Last Updated: November 19, 2020
·
2.406K
· juliengarcia

List Comprehension in Python

I would share another small tip on Python.
I'm doing the Code Academy Python Lesson (pretty cool to start with Python),
and in a specific lesson, we need to loop on a list to apply a function on each element and sum all the result.

I passed it by using the List Comprehensions.

So here is an example

score_A_B_1 = [[90.0, 97.0, 75.0, 92.0],[90.0, 97.0, 75.0, 92.0]]
score_A_B_2 = [[100.0, 92.0, 98.0, 100.0],[100.0, 92.0, 98.0, 100.0]]
score_A_B_3 = [[0.0, 87.0, 75.0, 22.0],[0.0, 87.0, 75.0, 22.0]]

scores = [score_A_B_1,score_A_B_2,score_A_B_3]

# Return the average of the number in the list
def average(lst_of_numbers):
    return float(sum(lst_of_numbers))/len(lst_of_numbers)

# Return a weighted average of all list passed as parameter
# The weight is calculate as 100% divided by the lenght of the list
# eg. if the lenght of score_A_B = 2 ==> 100 / 2 ==> 50
# but we need a percentage so
# 50 / 100 ==> 0.5
# the weight of each element will 0.5
def get_weighted_average(score_A_Bs):
    weighted_average = 0
    for score_A_B in score_A_Bs:
        weighted_average += average(score_A_B) * (100 / len(score_A_Bs)/100)

Data records:
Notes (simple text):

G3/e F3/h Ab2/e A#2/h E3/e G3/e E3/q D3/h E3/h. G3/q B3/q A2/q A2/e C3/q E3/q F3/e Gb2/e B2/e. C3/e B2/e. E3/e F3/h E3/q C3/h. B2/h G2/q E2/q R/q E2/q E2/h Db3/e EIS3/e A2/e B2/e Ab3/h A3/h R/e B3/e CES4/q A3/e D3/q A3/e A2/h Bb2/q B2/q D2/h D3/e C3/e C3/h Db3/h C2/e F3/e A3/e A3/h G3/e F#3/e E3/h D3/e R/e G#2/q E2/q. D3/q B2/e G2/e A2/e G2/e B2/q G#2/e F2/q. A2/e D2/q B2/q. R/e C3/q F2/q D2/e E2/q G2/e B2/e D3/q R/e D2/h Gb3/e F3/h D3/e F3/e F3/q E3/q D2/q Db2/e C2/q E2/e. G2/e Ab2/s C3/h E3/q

--

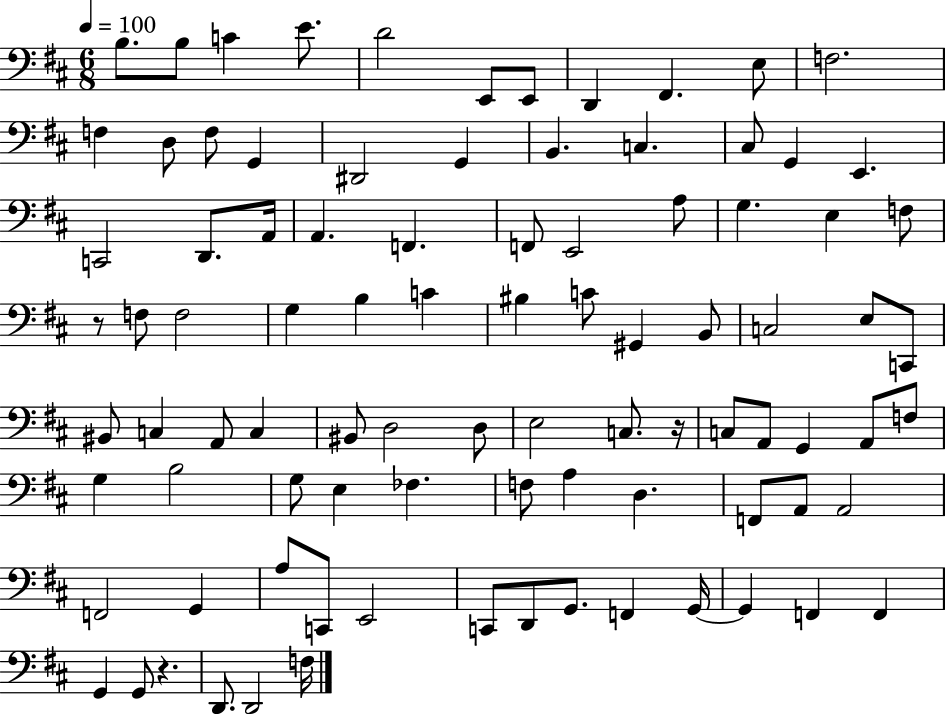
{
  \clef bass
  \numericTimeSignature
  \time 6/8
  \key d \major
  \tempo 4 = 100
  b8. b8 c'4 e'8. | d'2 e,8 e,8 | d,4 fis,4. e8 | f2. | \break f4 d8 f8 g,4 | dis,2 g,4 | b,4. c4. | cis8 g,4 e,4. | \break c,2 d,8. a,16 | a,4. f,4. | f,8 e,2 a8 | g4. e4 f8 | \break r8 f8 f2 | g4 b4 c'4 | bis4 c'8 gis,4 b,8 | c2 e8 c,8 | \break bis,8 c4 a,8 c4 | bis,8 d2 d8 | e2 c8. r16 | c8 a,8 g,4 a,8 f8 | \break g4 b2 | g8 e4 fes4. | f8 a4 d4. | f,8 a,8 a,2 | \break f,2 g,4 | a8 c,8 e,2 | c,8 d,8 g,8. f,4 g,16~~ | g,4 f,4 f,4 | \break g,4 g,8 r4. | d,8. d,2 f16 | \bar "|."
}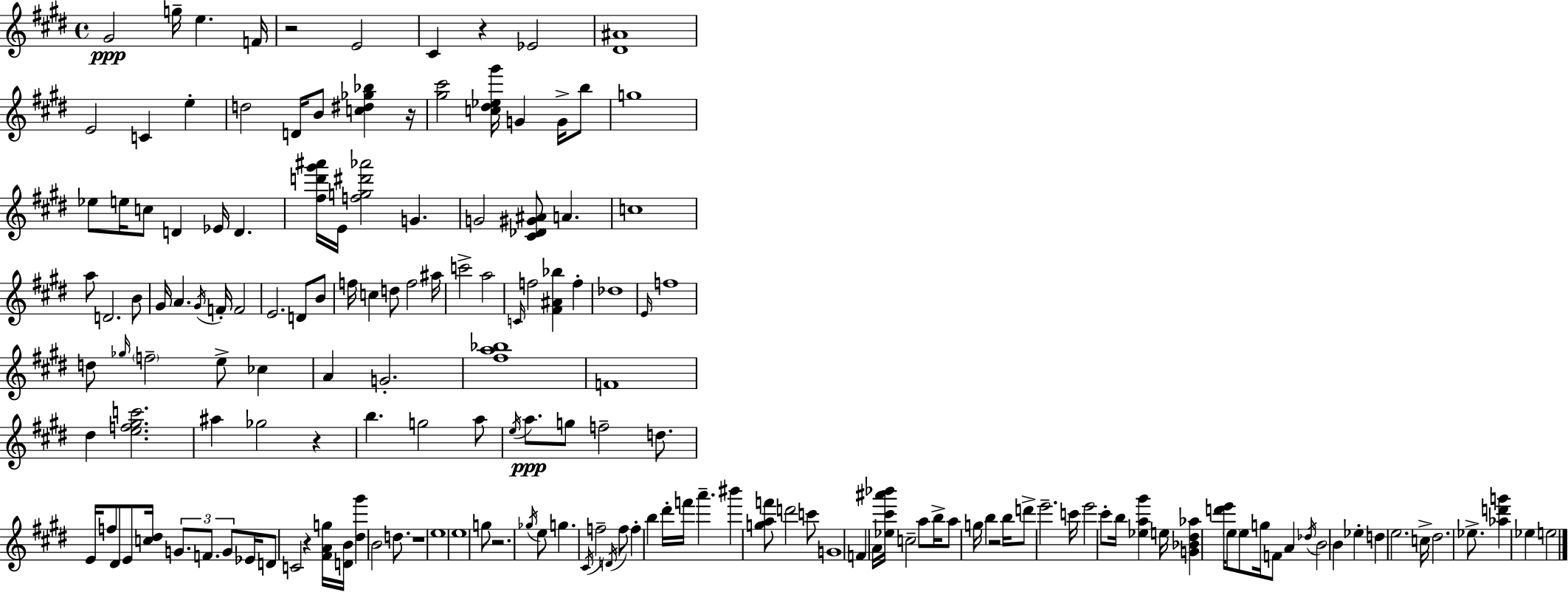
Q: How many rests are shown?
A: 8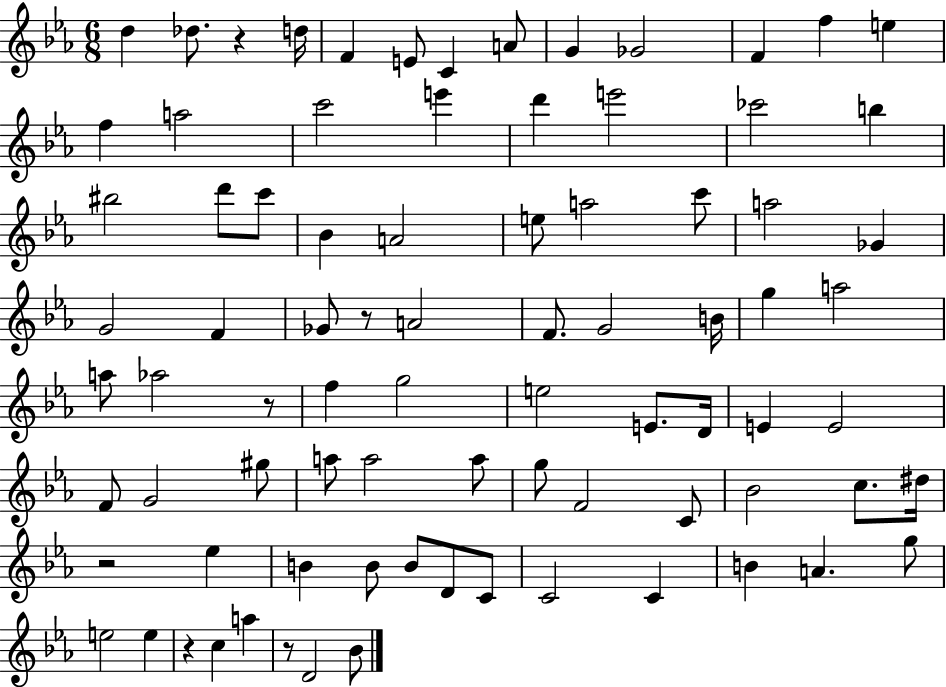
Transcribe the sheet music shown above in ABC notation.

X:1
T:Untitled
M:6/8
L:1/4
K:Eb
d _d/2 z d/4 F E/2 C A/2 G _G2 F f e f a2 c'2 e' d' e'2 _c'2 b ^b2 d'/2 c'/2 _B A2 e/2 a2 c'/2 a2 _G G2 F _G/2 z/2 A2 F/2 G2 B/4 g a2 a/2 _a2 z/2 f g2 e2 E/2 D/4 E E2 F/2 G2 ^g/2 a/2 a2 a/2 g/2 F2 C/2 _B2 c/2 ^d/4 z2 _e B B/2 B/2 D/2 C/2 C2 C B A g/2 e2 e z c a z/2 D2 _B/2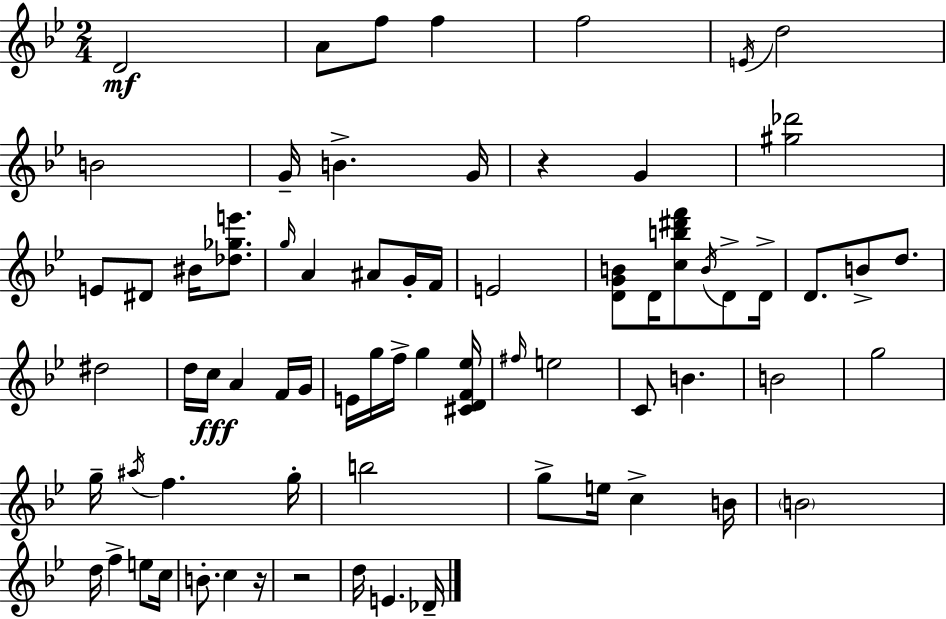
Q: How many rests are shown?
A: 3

--

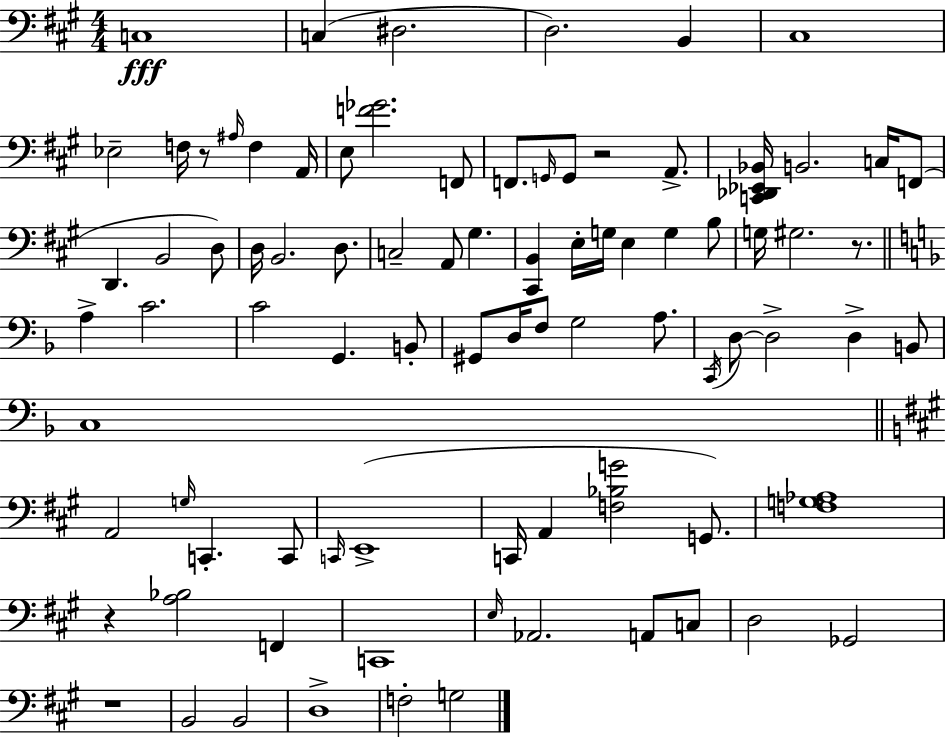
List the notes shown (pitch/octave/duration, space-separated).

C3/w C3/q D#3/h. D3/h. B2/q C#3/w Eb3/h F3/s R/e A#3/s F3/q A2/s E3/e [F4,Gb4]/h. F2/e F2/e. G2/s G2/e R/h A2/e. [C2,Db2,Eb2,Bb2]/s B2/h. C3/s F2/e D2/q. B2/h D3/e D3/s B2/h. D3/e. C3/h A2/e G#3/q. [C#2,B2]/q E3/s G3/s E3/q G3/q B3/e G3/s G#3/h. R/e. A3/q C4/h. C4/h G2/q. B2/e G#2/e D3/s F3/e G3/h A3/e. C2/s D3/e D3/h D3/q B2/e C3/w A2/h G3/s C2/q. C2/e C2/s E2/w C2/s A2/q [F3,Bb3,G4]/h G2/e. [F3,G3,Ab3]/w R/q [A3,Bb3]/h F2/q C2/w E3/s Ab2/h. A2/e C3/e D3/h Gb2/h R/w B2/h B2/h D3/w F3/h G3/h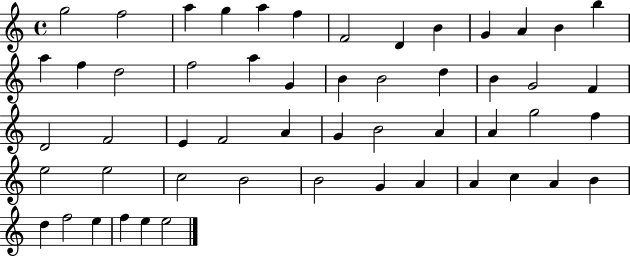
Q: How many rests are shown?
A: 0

Directives:
**A.** In the post on list comprehension in Python, which variable names are assigned at the top level of the code, outside any function definition?
**B.** From the post on list comprehension in Python, print the passage between "# Return a weighted" and "(100 / len(score_A_Bs)/100)", inclusive.
**C.** Proceed with the post on list comprehension in Python, picking up right after the point where it stops.
None of the data is needed here.

Set of answers:
**A.** score_A_B_1, score_A_B_2, score_A_B_3, scores

**B.**
# Return a weighted average of all list passed as parameter
# The weight is calculate as 100% divided by the lenght of the list
# eg. if the lenght of score_A_B = 2 ==> 100 / 2 ==> 50
# but we need a percentage so
# 50 / 100 ==> 0.5
# the weight of each element will 0.5
def get_weighted_average(score_A_Bs):
    weighted_average = 0
    for score_A_B in score_A_Bs:
        weighted_average += average(score_A_B) * (100 / len(score_A_Bs)/100)

**C.**
    return weighted_average

# Return the average of the all list
def get_score_average(scores):
    return average([get_weighted_average(score) for score in scores])


scores_average = get_score_average(scores)
print(scores_average)

You can see the result here

average([get_weighted_average(score) for score in scores])

The part [get_weighted_average(score) for score in scores] is the list comprehension:

I could wrote it like that:

score_average = []
for score in scores:
    score_average.append(get_weighted_average(score))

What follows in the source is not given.